INFORMATION PROVIDED =>
Segment Open

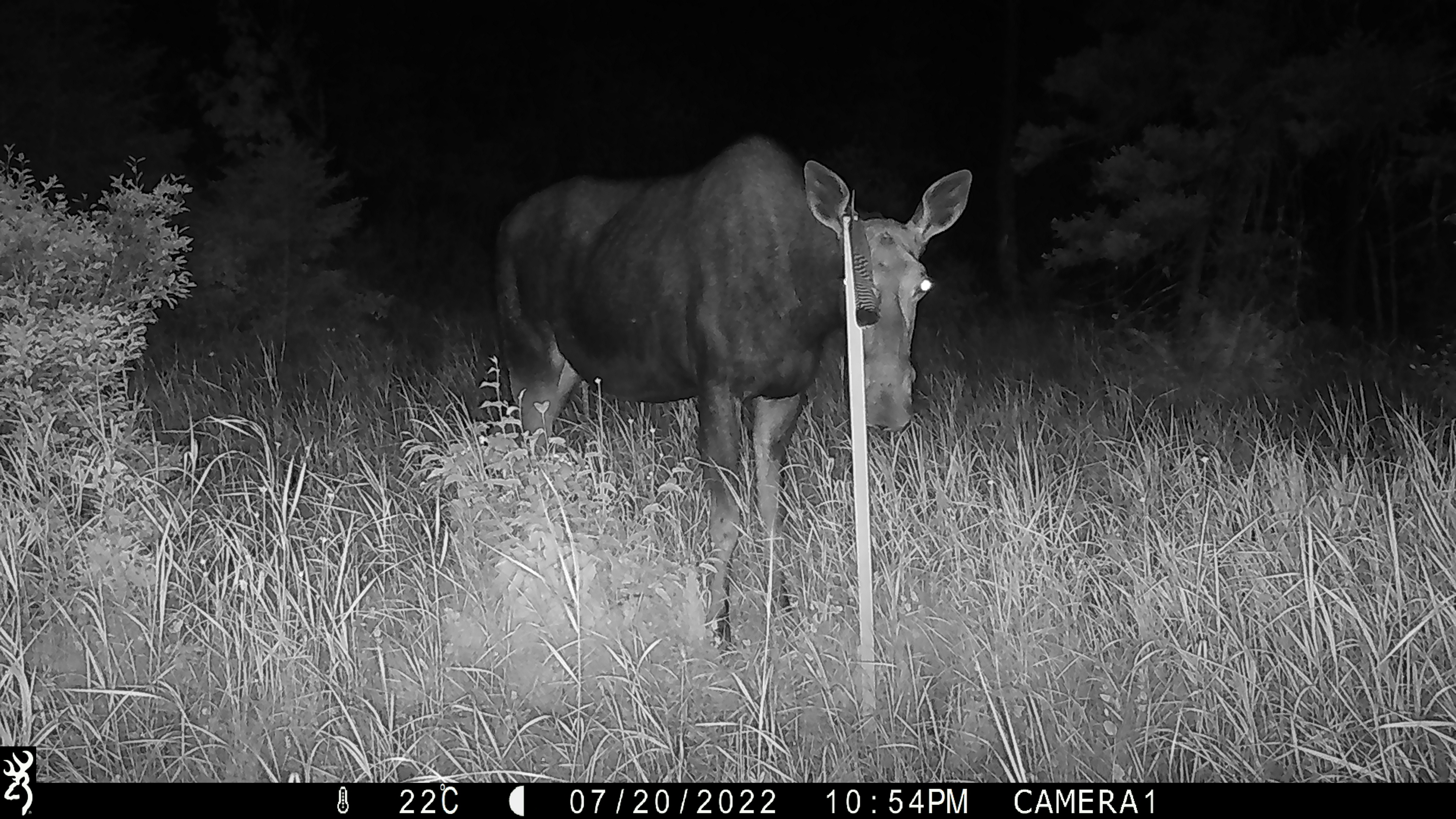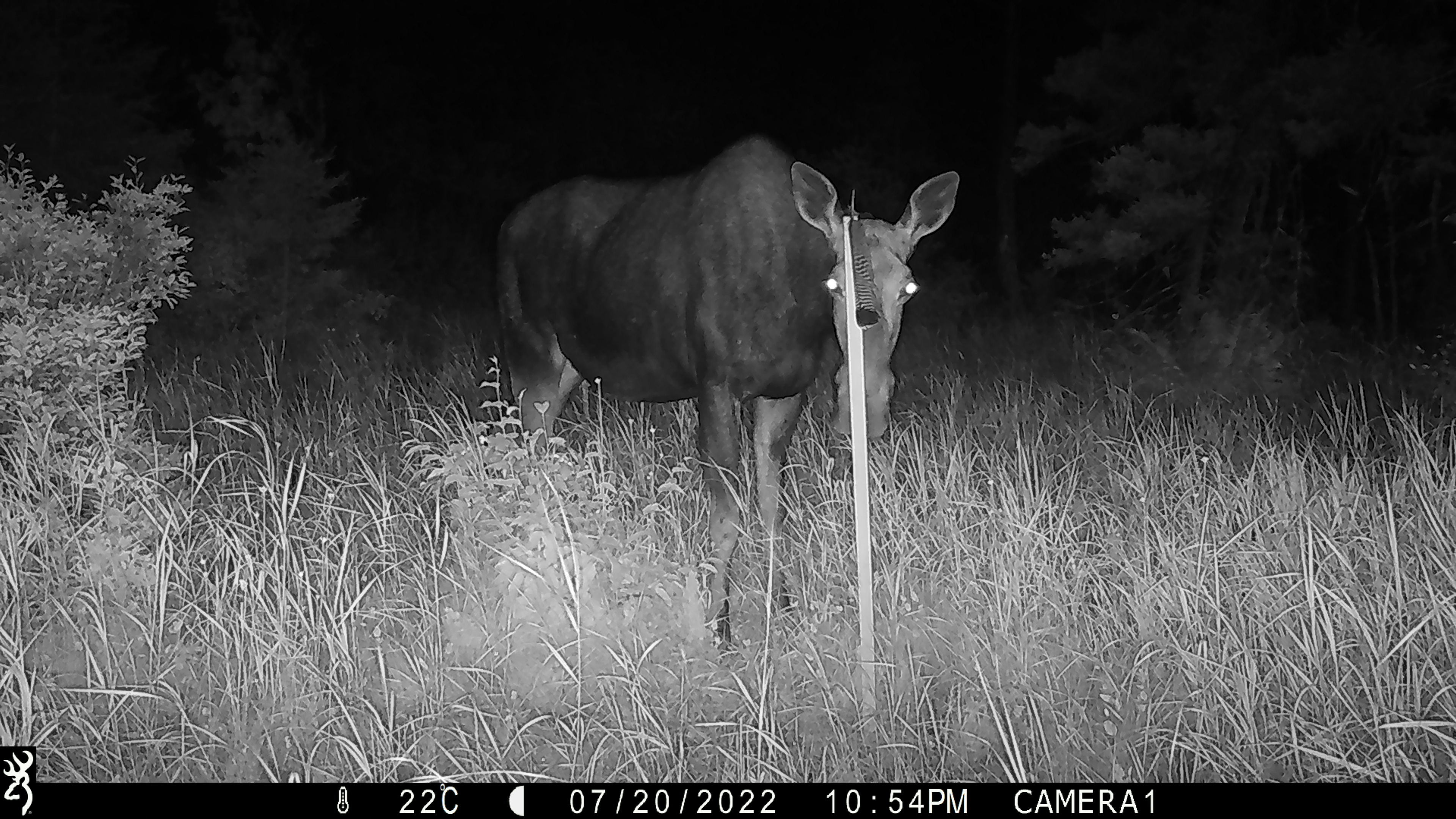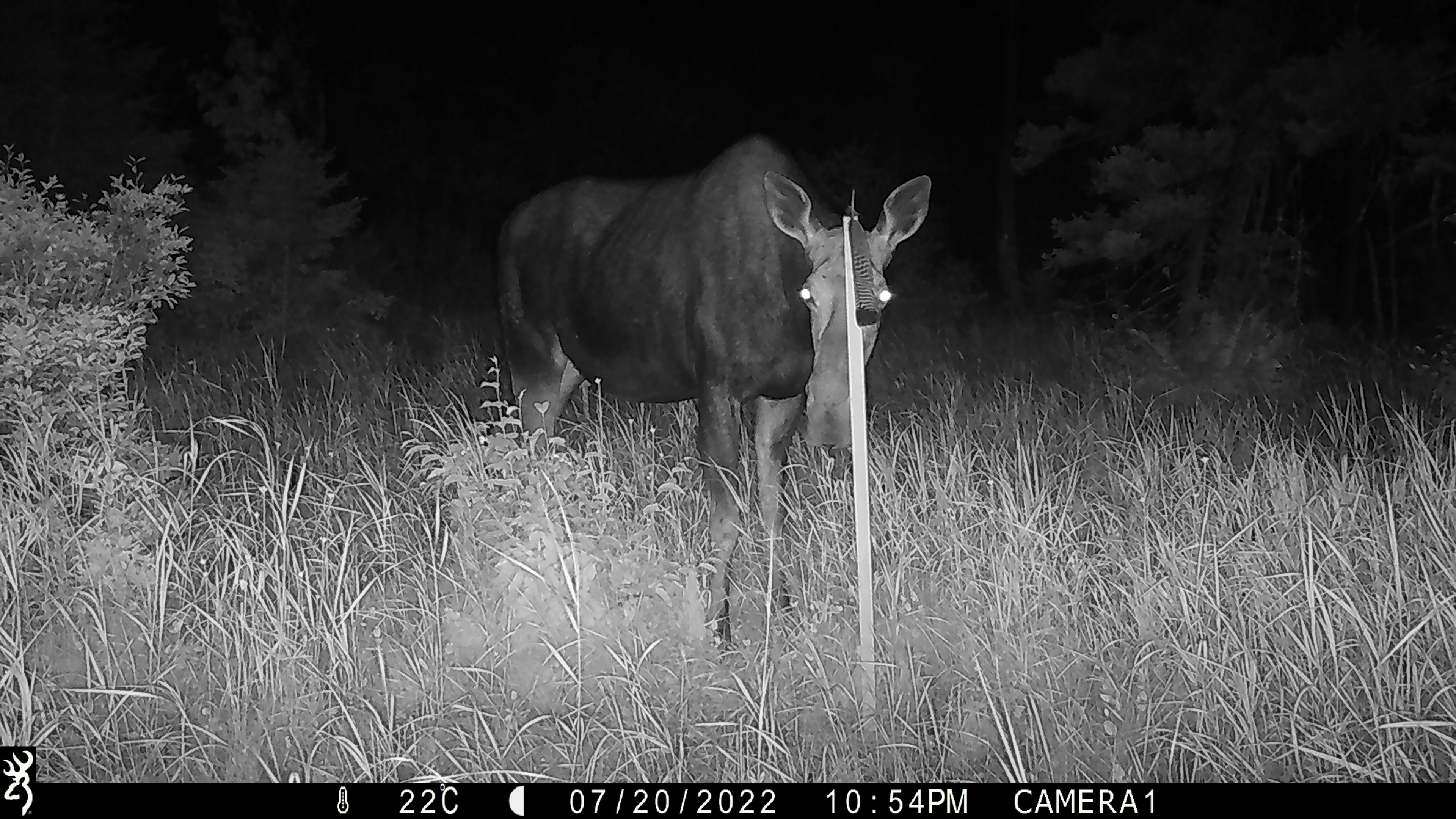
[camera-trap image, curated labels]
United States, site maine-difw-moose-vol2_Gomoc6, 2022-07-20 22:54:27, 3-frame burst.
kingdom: Animalia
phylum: Chordata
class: Mammalia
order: Artiodactyla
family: Cervidae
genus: Alces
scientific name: Alces alces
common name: moose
Moose (Alces alces).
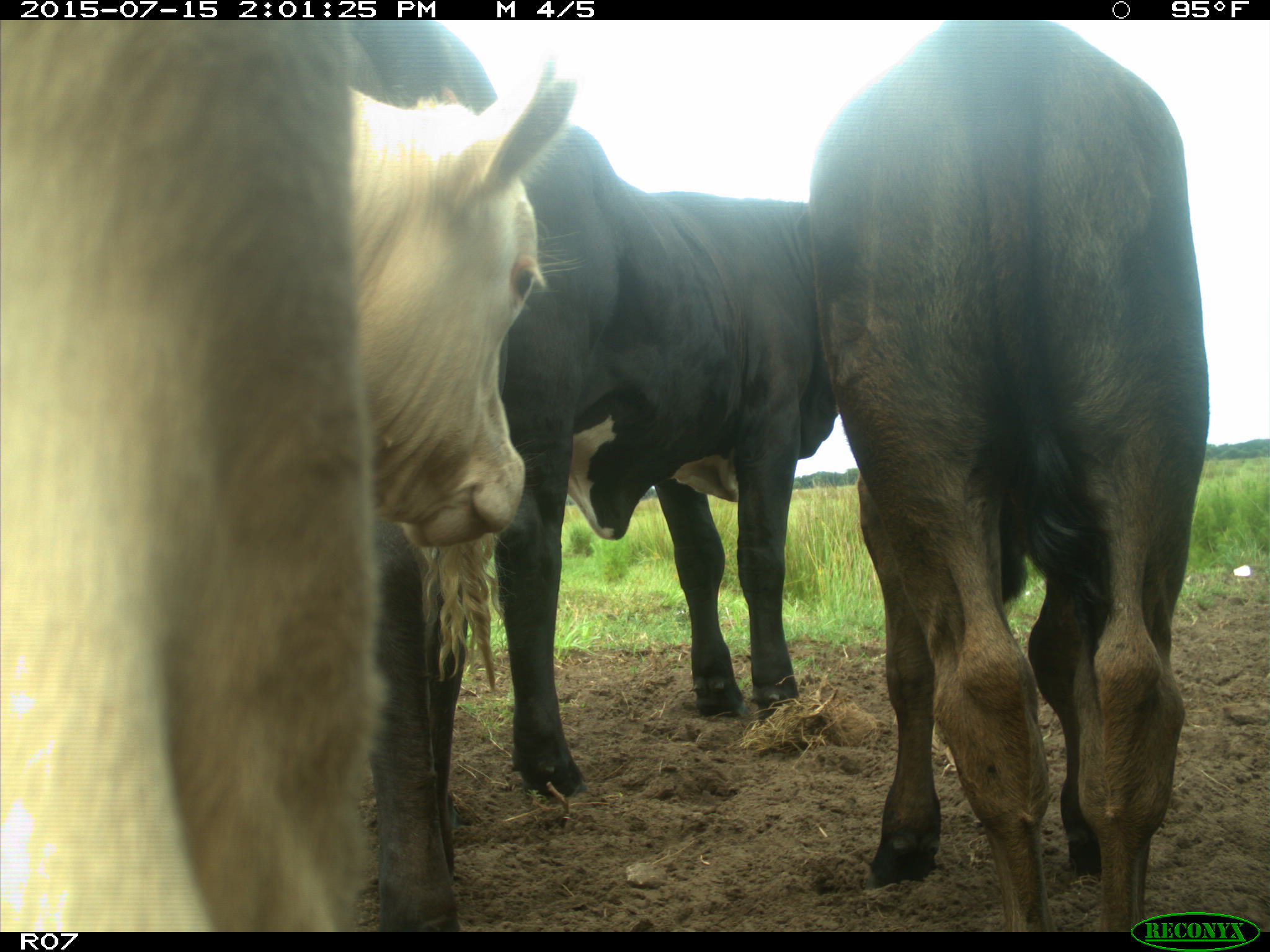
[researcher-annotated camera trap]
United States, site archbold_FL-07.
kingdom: Animalia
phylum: Chordata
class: Mammalia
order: Artiodactyla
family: Bovidae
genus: Bos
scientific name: Bos taurus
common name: domestic cow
Bos taurus (domestic cow).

Segment Closed

TASK STATEMENT =>
A word-for-word copy of all the data is required, minus the pictures.

EXERCISE SOLUTION =>
[camera-trap image, curated labels]
United States, site maine-difw-moose-vol2_Gomoc6, 2022-07-20 22:54:27, 3-frame burst.
kingdom: Animalia
phylum: Chordata
class: Mammalia
order: Artiodactyla
family: Cervidae
genus: Alces
scientific name: Alces alces
common name: moose
Moose (Alces alces).
[researcher-annotated camera trap]
United States, site archbold_FL-07.
kingdom: Animalia
phylum: Chordata
class: Mammalia
order: Artiodactyla
family: Bovidae
genus: Bos
scientific name: Bos taurus
common name: domestic cow
Bos taurus (domestic cow).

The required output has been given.